- **Written instruction 1**: Duplicate the section of the passage on the ancestry of the modern Greeks that begins with the words containing "The modern Greeks" and ends with "and Illyrians (Albanians).".
- **Written instruction 2**: Write the next part of the passage below on the ancestry of the modern Greeks, picking up after its final sentence.

The modern Greeks are by no means pure-bred descendants of the ancient Greeks. Indeed, it has been maintained by Fallmerayer that from the 7th century A.D. there have been no pure Greeks in the country, but only Slavs. It is, however, pretty certain that the 1½ million of modern inhabitants are descendants of the three races that occupied the soil at the time of the Roman Conquest—viz. Greeks, Thracians (mod. Wallachians), and Illyrians (Albanians).

- **Stored records**:
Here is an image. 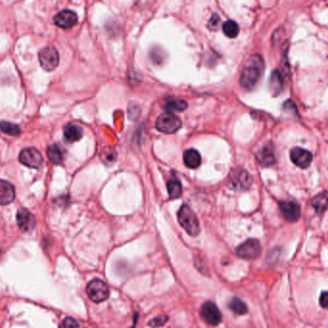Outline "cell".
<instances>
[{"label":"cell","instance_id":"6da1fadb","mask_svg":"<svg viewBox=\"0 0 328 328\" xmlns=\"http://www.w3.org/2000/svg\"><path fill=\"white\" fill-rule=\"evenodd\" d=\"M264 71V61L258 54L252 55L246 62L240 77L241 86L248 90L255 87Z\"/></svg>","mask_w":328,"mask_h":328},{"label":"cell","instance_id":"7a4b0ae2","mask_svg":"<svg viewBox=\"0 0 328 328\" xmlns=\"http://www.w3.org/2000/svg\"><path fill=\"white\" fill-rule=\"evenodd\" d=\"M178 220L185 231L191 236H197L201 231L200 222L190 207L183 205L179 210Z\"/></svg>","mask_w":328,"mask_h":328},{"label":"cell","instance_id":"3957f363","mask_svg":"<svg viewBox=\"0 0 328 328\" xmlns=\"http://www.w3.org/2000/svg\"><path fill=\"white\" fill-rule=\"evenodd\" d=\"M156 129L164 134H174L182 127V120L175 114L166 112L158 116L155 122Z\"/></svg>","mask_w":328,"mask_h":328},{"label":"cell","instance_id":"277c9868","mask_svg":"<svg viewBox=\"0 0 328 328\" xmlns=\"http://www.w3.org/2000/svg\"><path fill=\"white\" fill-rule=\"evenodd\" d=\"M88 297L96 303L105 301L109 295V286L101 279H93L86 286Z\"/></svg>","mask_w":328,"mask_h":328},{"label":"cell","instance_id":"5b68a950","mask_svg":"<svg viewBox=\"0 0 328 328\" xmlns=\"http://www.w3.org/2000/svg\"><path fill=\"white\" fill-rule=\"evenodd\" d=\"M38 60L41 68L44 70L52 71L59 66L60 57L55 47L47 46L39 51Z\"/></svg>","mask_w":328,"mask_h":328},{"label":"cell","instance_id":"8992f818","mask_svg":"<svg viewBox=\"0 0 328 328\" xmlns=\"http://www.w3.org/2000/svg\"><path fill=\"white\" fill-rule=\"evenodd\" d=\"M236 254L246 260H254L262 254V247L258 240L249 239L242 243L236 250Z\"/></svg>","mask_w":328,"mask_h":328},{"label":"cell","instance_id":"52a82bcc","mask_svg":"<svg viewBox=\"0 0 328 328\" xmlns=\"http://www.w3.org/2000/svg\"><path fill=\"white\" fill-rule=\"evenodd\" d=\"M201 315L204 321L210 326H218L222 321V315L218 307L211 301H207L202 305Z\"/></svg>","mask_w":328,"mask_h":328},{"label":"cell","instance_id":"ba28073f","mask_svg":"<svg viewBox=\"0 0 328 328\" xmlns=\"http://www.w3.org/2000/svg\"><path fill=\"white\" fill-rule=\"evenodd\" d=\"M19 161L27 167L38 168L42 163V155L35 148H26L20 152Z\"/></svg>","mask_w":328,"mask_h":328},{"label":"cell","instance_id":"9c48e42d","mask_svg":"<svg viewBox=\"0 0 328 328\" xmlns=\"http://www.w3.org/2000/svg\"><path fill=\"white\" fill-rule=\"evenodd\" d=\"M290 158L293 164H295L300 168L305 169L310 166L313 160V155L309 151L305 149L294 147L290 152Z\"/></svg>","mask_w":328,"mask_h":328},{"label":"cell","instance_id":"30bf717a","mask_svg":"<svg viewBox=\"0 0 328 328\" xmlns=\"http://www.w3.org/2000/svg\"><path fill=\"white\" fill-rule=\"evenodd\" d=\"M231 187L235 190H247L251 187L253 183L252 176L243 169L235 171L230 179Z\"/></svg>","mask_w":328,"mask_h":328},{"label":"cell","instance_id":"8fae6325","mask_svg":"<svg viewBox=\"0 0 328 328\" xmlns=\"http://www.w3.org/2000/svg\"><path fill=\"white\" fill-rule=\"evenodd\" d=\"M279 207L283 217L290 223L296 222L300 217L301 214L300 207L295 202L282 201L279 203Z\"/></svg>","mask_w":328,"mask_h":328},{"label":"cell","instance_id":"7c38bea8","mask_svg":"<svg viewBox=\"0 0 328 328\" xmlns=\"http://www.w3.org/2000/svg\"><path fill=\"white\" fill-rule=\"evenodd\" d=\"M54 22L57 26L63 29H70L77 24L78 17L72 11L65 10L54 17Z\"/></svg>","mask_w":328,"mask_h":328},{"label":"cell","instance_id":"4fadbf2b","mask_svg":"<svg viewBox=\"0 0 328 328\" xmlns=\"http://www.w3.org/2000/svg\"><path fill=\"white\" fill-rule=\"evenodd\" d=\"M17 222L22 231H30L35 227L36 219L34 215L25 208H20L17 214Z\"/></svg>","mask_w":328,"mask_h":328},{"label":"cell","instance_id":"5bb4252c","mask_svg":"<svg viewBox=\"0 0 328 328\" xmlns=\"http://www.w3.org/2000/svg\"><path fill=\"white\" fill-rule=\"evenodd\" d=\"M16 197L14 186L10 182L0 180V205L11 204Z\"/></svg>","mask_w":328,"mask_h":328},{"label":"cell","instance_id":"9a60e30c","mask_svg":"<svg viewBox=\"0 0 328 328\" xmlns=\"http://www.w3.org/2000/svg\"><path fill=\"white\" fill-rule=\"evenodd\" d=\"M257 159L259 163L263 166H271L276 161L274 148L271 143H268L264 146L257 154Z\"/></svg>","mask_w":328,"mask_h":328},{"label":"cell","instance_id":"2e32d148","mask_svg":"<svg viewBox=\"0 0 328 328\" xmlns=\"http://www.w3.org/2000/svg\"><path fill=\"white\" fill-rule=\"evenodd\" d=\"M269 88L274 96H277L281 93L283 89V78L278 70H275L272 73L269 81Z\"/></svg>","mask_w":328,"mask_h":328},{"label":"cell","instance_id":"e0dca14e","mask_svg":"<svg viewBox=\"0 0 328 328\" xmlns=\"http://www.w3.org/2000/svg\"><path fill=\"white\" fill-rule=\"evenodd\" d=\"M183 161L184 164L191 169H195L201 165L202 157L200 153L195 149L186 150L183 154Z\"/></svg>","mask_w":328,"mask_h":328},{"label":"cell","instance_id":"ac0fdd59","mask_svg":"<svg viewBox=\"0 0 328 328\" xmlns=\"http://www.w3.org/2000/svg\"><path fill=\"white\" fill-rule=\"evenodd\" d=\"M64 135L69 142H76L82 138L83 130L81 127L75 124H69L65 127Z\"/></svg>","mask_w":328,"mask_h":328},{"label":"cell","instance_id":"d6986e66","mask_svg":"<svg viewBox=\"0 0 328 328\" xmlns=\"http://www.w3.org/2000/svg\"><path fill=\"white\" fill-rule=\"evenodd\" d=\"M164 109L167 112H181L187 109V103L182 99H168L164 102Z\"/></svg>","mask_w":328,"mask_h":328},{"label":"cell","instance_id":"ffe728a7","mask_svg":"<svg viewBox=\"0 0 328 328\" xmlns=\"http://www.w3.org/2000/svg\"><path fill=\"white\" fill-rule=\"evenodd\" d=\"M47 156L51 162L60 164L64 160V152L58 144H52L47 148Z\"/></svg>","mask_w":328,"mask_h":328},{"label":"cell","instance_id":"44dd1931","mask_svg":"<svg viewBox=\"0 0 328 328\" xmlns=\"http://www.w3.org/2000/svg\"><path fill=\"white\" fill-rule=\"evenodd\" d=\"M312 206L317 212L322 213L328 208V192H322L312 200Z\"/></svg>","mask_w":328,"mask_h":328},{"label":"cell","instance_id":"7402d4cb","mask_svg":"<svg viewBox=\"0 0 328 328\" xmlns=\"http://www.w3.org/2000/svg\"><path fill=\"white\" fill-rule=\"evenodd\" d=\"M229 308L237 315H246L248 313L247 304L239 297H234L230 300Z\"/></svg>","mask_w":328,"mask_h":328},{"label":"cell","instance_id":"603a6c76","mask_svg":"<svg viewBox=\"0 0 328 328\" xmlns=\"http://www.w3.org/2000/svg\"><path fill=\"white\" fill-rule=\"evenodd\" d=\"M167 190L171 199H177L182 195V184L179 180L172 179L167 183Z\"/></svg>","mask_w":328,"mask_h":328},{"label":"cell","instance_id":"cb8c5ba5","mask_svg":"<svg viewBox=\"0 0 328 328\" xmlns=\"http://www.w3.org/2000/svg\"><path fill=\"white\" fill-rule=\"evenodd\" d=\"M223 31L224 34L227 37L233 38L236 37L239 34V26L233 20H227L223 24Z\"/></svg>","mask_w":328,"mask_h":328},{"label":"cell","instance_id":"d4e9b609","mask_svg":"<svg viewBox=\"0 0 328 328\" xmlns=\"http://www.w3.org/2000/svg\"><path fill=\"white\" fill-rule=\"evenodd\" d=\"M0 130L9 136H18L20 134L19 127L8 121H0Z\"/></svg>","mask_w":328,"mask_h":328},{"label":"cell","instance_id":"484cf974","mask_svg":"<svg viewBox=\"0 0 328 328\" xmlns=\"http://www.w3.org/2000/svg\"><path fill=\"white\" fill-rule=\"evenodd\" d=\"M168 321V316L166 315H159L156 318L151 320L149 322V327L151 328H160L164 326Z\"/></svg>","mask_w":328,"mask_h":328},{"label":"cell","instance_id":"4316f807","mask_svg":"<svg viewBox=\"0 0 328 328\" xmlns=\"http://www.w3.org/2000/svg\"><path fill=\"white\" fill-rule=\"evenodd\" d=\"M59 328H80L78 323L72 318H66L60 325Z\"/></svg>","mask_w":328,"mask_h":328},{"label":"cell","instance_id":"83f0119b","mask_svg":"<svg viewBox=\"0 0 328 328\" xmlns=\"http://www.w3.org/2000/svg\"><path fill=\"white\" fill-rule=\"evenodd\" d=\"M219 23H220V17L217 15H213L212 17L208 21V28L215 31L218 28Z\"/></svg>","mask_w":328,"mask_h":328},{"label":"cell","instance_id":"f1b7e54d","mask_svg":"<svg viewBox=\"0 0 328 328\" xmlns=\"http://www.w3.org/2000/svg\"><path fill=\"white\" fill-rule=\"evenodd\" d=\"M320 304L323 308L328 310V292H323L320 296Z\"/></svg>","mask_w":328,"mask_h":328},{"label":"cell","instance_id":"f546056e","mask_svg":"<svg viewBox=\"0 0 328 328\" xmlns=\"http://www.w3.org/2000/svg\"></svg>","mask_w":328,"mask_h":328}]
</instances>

---

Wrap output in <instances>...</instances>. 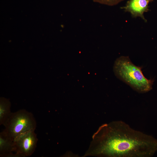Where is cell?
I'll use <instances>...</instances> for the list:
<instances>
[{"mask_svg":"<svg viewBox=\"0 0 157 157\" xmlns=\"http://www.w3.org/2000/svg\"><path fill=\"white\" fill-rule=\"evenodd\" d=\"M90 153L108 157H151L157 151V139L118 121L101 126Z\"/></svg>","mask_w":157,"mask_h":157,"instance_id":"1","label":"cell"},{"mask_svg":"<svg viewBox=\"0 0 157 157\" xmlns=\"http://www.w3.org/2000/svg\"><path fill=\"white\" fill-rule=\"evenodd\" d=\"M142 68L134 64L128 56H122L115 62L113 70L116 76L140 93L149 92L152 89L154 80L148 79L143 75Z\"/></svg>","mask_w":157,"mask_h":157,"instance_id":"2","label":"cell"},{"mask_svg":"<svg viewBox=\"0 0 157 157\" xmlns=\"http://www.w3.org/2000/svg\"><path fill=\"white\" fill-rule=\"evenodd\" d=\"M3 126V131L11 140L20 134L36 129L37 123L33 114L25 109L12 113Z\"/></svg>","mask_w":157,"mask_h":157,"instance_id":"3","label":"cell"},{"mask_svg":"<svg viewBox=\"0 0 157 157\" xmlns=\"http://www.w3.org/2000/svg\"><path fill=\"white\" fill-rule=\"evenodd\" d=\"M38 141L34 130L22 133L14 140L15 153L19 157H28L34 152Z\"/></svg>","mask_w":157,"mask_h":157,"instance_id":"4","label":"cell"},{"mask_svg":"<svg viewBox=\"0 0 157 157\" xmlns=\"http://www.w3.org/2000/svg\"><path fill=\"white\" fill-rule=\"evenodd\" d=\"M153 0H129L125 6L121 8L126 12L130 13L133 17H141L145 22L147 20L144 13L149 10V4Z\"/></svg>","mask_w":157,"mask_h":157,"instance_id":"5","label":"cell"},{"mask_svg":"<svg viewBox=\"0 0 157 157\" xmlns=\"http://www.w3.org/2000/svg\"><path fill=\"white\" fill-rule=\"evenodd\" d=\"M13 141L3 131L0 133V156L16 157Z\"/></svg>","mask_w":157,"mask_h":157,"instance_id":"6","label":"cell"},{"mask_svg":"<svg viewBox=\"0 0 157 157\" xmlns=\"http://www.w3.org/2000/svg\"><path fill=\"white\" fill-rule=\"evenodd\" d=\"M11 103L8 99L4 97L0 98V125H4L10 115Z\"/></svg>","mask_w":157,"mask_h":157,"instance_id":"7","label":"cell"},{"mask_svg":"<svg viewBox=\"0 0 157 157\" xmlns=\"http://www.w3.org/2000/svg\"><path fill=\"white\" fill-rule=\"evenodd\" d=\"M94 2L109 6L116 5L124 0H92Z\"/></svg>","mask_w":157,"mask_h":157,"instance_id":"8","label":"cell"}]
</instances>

---

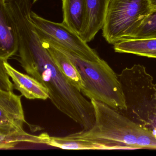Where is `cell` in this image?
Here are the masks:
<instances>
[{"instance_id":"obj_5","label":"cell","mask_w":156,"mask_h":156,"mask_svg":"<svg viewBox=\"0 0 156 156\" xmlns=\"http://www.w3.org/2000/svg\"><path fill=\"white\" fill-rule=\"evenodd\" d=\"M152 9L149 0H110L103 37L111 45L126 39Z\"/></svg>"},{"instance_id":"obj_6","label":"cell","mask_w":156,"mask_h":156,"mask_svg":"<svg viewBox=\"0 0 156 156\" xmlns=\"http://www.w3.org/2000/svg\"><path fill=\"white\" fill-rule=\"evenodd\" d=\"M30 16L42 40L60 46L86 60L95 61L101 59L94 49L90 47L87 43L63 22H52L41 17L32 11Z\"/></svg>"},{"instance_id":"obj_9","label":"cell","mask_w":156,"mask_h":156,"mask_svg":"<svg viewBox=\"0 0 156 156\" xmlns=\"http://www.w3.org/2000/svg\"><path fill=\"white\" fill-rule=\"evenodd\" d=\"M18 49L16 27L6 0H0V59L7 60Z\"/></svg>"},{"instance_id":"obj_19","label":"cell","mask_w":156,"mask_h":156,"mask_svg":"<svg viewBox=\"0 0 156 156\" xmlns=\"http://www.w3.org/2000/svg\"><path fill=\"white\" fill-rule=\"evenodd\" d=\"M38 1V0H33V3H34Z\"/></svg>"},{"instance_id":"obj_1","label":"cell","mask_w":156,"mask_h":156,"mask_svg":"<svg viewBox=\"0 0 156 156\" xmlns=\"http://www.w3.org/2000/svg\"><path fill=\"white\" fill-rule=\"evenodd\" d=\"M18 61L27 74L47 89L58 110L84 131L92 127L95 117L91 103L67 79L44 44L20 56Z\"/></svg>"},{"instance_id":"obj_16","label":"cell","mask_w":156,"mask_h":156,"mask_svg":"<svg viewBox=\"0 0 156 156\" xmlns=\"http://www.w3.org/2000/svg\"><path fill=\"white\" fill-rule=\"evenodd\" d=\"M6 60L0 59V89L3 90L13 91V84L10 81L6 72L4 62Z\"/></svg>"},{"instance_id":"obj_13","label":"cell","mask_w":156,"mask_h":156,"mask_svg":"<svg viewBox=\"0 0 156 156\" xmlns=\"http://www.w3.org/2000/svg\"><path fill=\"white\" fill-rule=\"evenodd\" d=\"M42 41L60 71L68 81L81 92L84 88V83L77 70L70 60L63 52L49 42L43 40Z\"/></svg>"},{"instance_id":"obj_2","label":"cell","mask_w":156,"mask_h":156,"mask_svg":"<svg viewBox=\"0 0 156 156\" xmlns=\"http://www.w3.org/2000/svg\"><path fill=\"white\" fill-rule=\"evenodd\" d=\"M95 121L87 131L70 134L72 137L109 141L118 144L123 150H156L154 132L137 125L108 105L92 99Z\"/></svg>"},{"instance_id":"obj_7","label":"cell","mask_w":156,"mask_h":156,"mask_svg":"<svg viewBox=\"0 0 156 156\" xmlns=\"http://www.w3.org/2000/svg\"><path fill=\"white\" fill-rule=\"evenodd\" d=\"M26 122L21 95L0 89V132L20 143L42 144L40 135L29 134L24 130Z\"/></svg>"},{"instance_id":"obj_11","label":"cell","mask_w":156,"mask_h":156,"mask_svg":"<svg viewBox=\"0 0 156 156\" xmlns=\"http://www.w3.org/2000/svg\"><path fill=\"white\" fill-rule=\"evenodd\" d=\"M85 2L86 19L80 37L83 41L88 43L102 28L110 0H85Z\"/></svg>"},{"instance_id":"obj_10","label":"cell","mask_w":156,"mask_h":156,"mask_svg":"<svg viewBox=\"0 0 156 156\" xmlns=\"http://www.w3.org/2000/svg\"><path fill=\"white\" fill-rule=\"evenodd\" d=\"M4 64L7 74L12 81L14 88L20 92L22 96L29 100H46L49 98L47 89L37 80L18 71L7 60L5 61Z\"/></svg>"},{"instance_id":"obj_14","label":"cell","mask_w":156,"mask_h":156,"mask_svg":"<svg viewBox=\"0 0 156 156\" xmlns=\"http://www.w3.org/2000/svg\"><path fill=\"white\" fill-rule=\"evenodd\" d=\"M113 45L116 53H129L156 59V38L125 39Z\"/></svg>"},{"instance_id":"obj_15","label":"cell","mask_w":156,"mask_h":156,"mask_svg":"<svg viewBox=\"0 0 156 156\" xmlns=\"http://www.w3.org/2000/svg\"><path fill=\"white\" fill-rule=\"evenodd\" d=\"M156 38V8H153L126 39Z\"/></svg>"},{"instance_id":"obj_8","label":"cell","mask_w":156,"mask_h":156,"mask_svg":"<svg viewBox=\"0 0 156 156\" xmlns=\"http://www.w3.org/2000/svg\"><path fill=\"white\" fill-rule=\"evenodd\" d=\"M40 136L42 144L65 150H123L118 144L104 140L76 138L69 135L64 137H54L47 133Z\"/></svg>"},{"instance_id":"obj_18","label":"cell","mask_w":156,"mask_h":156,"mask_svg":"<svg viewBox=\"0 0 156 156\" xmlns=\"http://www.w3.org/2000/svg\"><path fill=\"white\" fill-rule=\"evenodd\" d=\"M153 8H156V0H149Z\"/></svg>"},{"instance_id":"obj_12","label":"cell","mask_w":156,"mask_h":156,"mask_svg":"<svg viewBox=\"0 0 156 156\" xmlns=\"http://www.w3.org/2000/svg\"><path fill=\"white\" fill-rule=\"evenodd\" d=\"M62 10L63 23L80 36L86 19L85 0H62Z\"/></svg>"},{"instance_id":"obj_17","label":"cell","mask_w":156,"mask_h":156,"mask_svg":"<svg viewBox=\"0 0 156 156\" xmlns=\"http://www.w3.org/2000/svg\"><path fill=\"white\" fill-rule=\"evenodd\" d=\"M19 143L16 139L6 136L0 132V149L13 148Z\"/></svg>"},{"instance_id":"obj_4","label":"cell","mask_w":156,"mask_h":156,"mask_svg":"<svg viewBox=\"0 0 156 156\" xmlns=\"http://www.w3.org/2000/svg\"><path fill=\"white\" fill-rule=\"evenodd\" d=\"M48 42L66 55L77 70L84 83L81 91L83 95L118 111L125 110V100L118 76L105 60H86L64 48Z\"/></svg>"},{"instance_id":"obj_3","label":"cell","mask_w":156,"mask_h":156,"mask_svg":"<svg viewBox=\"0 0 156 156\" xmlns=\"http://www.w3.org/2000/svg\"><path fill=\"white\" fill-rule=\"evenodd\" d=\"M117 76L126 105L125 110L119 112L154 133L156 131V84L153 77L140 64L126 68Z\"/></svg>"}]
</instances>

- **Final result 1**:
The modern Greeks are by no means pure-bred descendants of the ancient Greeks. Indeed, it has been maintained by Fallmerayer that from the 7th century A.D. there have been no pure Greeks in the country, but only Slavs. It is, however, pretty certain that the 1½ million of modern inhabitants are descendants of the three races that occupied the soil at the time of the Roman Conquest—viz. Greeks, Thracians (mod. Wallachians), and Illyrians (Albanians).

- **Final result 2**:
Language.—The Indo-European family of speech includes, in addition to Greek, the following branches: Hindu-Persian, Armenian, Albanian, Italian, Celtic, Teutonic, and Slavo-Baltic. Of these that with which Greek was supposed to have the most affinities was the other classical language, Latin; and the two peoples were accordingly supposed to have dwelt together after leaving the original home, and to have jointly gone through a Græco-Italian period. This view, however, is exposed to many difficulties: the inflections of the Latin verb are more closely connected with Celtic; the syntax of Greek bears more resemblance to that of Sanskrit; and while the vocabulary of Latin is more closely bound up with that of the Teutonic languages, the Greek coincides more frequently with the Hindu-Persian. The dialects into which the ancient language was divided may be grouped as follows: (1) Ionic and Attic; (2) Dorian (covering the Peloponnese and its colonies); (3) the North-western dialects (those of Phocis, Locris, Ætolia, Aœarnania, and Epirus); (4) Æolian (Lesbos, North Thessaly, Bœotia); (5) Elis; (6) Arcadian and Cyprian; (7) Pamphylian.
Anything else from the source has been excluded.